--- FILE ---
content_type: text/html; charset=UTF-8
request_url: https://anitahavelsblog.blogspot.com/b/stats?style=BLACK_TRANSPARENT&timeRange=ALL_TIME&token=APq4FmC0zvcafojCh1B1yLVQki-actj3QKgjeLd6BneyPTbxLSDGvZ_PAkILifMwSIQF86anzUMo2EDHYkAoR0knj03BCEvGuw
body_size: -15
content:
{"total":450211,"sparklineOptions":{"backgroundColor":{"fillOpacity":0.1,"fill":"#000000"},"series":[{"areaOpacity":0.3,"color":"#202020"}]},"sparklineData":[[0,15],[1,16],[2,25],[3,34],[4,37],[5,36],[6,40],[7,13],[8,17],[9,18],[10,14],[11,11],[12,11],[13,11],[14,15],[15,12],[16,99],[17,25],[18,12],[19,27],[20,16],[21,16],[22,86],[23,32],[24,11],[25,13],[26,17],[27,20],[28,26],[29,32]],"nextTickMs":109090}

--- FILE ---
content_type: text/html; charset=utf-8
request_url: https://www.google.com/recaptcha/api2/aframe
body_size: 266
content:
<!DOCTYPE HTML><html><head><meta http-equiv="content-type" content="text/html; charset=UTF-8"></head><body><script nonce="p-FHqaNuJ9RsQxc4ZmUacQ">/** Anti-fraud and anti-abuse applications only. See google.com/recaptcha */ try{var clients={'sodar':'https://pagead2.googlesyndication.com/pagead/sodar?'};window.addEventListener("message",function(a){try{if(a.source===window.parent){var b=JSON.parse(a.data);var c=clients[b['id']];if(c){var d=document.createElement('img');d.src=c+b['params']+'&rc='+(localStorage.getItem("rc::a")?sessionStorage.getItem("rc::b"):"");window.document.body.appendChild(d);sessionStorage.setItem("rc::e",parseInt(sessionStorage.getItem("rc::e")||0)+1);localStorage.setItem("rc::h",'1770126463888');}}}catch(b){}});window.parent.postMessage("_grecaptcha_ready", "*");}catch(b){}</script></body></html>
_ _ _
▶ _AIM OF THE TASK_:
Each line above is to be restated exactly as it stands.

▶ _PROBLEM SOLUTION_:
--- FILE ---
content_type: text/html; charset=UTF-8
request_url: https://anitahavelsblog.blogspot.com/b/stats?style=BLACK_TRANSPARENT&timeRange=ALL_TIME&token=APq4FmC0zvcafojCh1B1yLVQki-actj3QKgjeLd6BneyPTbxLSDGvZ_PAkILifMwSIQF86anzUMo2EDHYkAoR0knj03BCEvGuw
body_size: -15
content:
{"total":450211,"sparklineOptions":{"backgroundColor":{"fillOpacity":0.1,"fill":"#000000"},"series":[{"areaOpacity":0.3,"color":"#202020"}]},"sparklineData":[[0,15],[1,16],[2,25],[3,34],[4,37],[5,36],[6,40],[7,13],[8,17],[9,18],[10,14],[11,11],[12,11],[13,11],[14,15],[15,12],[16,99],[17,25],[18,12],[19,27],[20,16],[21,16],[22,86],[23,32],[24,11],[25,13],[26,17],[27,20],[28,26],[29,32]],"nextTickMs":109090}

--- FILE ---
content_type: text/html; charset=utf-8
request_url: https://www.google.com/recaptcha/api2/aframe
body_size: 266
content:
<!DOCTYPE HTML><html><head><meta http-equiv="content-type" content="text/html; charset=UTF-8"></head><body><script nonce="p-FHqaNuJ9RsQxc4ZmUacQ">/** Anti-fraud and anti-abuse applications only. See google.com/recaptcha */ try{var clients={'sodar':'https://pagead2.googlesyndication.com/pagead/sodar?'};window.addEventListener("message",function(a){try{if(a.source===window.parent){var b=JSON.parse(a.data);var c=clients[b['id']];if(c){var d=document.createElement('img');d.src=c+b['params']+'&rc='+(localStorage.getItem("rc::a")?sessionStorage.getItem("rc::b"):"");window.document.body.appendChild(d);sessionStorage.setItem("rc::e",parseInt(sessionStorage.getItem("rc::e")||0)+1);localStorage.setItem("rc::h",'1770126463888');}}}catch(b){}});window.parent.postMessage("_grecaptcha_ready", "*");}catch(b){}</script></body></html>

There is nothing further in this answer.